**Requirements**
Return the whole listing exactly as it stands.

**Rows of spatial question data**
--- BEGIN ---
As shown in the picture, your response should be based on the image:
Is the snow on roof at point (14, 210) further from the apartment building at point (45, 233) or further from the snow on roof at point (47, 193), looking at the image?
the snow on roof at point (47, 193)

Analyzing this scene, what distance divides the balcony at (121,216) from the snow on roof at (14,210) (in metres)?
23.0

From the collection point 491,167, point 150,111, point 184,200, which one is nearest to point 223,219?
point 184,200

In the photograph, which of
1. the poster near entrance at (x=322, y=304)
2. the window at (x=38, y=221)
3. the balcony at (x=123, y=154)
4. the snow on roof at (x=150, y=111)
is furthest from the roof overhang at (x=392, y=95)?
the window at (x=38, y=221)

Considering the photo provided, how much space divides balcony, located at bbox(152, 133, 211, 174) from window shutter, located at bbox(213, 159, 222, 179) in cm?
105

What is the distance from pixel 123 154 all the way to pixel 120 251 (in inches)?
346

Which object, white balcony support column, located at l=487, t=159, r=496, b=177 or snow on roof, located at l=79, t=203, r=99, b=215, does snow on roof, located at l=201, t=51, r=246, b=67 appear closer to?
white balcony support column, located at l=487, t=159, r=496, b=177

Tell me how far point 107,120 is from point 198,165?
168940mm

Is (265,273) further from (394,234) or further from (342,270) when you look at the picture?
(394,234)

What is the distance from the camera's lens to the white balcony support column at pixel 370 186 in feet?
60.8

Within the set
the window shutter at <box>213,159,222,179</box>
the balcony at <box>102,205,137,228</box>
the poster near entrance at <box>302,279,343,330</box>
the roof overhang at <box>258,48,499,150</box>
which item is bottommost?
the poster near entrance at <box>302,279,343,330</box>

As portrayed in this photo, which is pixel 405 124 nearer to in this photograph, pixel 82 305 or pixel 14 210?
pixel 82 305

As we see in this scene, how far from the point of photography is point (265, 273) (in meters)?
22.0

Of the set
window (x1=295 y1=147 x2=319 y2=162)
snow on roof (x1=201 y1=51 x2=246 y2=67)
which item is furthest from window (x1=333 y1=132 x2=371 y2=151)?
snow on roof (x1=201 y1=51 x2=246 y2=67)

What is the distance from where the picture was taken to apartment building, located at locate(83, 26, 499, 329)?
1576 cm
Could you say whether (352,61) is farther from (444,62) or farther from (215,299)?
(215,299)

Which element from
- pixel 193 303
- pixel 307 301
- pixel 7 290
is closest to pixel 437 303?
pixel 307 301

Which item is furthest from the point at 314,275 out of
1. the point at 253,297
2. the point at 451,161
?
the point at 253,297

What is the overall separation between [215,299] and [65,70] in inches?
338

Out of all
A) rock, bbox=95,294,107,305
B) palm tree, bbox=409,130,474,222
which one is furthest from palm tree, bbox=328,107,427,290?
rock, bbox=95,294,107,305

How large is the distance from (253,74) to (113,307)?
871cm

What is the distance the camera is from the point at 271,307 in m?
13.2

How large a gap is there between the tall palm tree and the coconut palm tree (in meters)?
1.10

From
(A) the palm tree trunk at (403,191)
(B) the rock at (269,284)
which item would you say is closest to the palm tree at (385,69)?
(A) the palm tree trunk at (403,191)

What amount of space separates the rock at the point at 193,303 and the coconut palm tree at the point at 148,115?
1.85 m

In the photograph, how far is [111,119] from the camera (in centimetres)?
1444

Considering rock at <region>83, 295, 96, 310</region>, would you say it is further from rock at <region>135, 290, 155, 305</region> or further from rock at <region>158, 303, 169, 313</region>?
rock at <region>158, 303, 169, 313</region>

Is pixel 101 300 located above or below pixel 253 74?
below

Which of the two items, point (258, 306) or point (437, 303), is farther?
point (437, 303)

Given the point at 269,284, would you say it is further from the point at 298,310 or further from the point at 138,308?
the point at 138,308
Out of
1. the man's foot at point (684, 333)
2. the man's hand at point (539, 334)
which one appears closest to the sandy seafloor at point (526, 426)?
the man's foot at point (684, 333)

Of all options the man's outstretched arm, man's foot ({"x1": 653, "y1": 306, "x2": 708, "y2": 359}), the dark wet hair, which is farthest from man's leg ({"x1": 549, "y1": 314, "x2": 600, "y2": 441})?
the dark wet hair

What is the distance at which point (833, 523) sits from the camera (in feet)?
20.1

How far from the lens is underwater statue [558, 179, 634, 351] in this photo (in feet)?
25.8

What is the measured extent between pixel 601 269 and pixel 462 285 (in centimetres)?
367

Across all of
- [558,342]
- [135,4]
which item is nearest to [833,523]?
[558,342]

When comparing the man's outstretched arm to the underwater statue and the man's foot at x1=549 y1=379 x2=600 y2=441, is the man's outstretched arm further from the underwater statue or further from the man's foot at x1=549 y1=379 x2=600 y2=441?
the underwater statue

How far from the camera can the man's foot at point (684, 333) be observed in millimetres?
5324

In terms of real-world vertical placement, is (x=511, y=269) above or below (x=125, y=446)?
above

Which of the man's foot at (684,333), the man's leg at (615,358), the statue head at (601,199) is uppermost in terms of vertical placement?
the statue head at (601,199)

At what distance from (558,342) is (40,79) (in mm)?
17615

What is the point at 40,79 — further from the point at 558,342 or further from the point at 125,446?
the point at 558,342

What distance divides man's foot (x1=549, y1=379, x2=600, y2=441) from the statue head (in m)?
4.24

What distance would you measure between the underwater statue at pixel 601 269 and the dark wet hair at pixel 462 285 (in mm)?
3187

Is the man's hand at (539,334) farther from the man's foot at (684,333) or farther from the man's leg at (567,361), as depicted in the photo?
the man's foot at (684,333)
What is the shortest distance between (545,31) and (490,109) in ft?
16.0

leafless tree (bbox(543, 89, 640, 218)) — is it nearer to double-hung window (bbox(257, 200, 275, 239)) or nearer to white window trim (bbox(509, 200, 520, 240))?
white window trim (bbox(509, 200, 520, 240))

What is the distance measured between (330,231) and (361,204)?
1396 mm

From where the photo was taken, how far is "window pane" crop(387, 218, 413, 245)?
--- END ---
**Response below**
As shown in the picture, your response should be based on the image:
Is the snow on roof at point (14, 210) further from the apartment building at point (45, 233) or further from the snow on roof at point (47, 193), looking at the image?
the snow on roof at point (47, 193)

Analyzing this scene, what distance divides the balcony at (121,216) from the snow on roof at (14,210) (in metres)?
23.0

From the collection point 491,167, point 150,111, point 184,200, which one is nearest to point 223,219?
point 184,200

In the photograph, which of
1. the poster near entrance at (x=322, y=304)
2. the window at (x=38, y=221)
3. the balcony at (x=123, y=154)
4. the snow on roof at (x=150, y=111)
is furthest from the roof overhang at (x=392, y=95)?
the window at (x=38, y=221)

Considering the photo provided, how much space divides balcony, located at bbox(152, 133, 211, 174) from window shutter, located at bbox(213, 159, 222, 179) in cm?
105

What is the distance from pixel 123 154 all the way to pixel 120 251 (in inches)?
346

Which object, white balcony support column, located at l=487, t=159, r=496, b=177 or snow on roof, located at l=79, t=203, r=99, b=215, does snow on roof, located at l=201, t=51, r=246, b=67 appear closer to?
white balcony support column, located at l=487, t=159, r=496, b=177

Tell me how far point 107,120 is from point 198,165?
168940mm

Is (265,273) further from (394,234) or further from (342,270) when you look at the picture?
(394,234)

What is the distance from the camera's lens to the white balcony support column at pixel 370 186 in feet?
60.8

Within the set
the window shutter at <box>213,159,222,179</box>
the balcony at <box>102,205,137,228</box>
the poster near entrance at <box>302,279,343,330</box>
the roof overhang at <box>258,48,499,150</box>
which item is bottommost?
the poster near entrance at <box>302,279,343,330</box>

As portrayed in this photo, which is pixel 405 124 nearer to in this photograph, pixel 82 305 or pixel 14 210?
pixel 82 305

As we see in this scene, how far from the point of photography is point (265, 273) (in meters)?
22.0

Of the set
window (x1=295 y1=147 x2=319 y2=162)
snow on roof (x1=201 y1=51 x2=246 y2=67)
which item is furthest from window (x1=333 y1=132 x2=371 y2=151)?
snow on roof (x1=201 y1=51 x2=246 y2=67)

What is the distance from where the picture was taken to apartment building, located at locate(83, 26, 499, 329)?
1576 cm
Could you say whether (352,61) is farther from (444,62) or farther from (215,299)?
(215,299)

Which element from
- pixel 193 303
- pixel 307 301
- pixel 7 290
is closest to pixel 437 303?
pixel 307 301

Which item is furthest from the point at 314,275 out of
1. the point at 253,297
2. the point at 451,161
?
the point at 253,297

What is the overall separation between [215,299] and [65,70] in inches?
338

Out of all
A) rock, bbox=95,294,107,305
B) palm tree, bbox=409,130,474,222
which one is furthest from palm tree, bbox=328,107,427,290?
rock, bbox=95,294,107,305

How large is the distance from (253,74) to (113,307)?
871cm

What is the distance the camera is from the point at 271,307 in m?
13.2

How large a gap is there between the tall palm tree and the coconut palm tree (in meters)?
1.10

From
(A) the palm tree trunk at (403,191)
(B) the rock at (269,284)
which item would you say is closest to the palm tree at (385,69)?
(A) the palm tree trunk at (403,191)

What amount of space separates the rock at the point at 193,303 and the coconut palm tree at the point at 148,115?
1.85 m

In the photograph, how far is [111,119] from the camera (in centimetres)?
1444

Considering rock at <region>83, 295, 96, 310</region>, would you say it is further from rock at <region>135, 290, 155, 305</region> or further from rock at <region>158, 303, 169, 313</region>?
rock at <region>158, 303, 169, 313</region>

Is pixel 101 300 located above or below pixel 253 74?
below

Which of the two items, point (258, 306) or point (437, 303), is farther?
point (437, 303)

Given the point at 269,284, would you say it is further from the point at 298,310 or further from the point at 138,308?
the point at 138,308
Out of
1. the man's foot at point (684, 333)
2. the man's hand at point (539, 334)
which one appears closest to the sandy seafloor at point (526, 426)?
the man's foot at point (684, 333)

Of all options the man's outstretched arm, man's foot ({"x1": 653, "y1": 306, "x2": 708, "y2": 359}), the dark wet hair, which is farthest from man's leg ({"x1": 549, "y1": 314, "x2": 600, "y2": 441})?
the dark wet hair

What is the distance at which point (833, 523) sits from the camera (in feet)?
20.1

How far from the lens is underwater statue [558, 179, 634, 351] in this photo (in feet)?
25.8

What is the measured extent between pixel 601 269 and pixel 462 285 (in centimetres)?
367

Across all of
- [558,342]
- [135,4]
which item is nearest to [833,523]?
[558,342]

When comparing the man's outstretched arm to the underwater statue and the man's foot at x1=549 y1=379 x2=600 y2=441, is the man's outstretched arm further from the underwater statue or further from the man's foot at x1=549 y1=379 x2=600 y2=441?
the underwater statue

How far from the camera can the man's foot at point (684, 333) be observed in millimetres?
5324

In terms of real-world vertical placement, is (x=511, y=269) above or below (x=125, y=446)?
above

Which of the man's foot at (684,333), the man's leg at (615,358), the statue head at (601,199) is uppermost in terms of vertical placement?
the statue head at (601,199)

At what distance from (558,342) is (40,79) (in mm)?
17615

What is the point at 40,79 — further from the point at 558,342 or further from the point at 125,446?
the point at 558,342

What distance divides man's foot (x1=549, y1=379, x2=600, y2=441) from the statue head (in m)?
4.24

What distance would you measure between the underwater statue at pixel 601 269 and the dark wet hair at pixel 462 285 (in mm)?
3187

Is the man's hand at (539,334) farther from the man's foot at (684,333) or farther from the man's leg at (567,361), as depicted in the photo?
the man's foot at (684,333)
What is the shortest distance between (545,31) and (490,109) in ft?
16.0

leafless tree (bbox(543, 89, 640, 218)) — is it nearer to double-hung window (bbox(257, 200, 275, 239)) or nearer to white window trim (bbox(509, 200, 520, 240))?
white window trim (bbox(509, 200, 520, 240))

What is the distance measured between (330,231) and (361,204)?
1396 mm

From where the photo was taken, how far is "window pane" crop(387, 218, 413, 245)?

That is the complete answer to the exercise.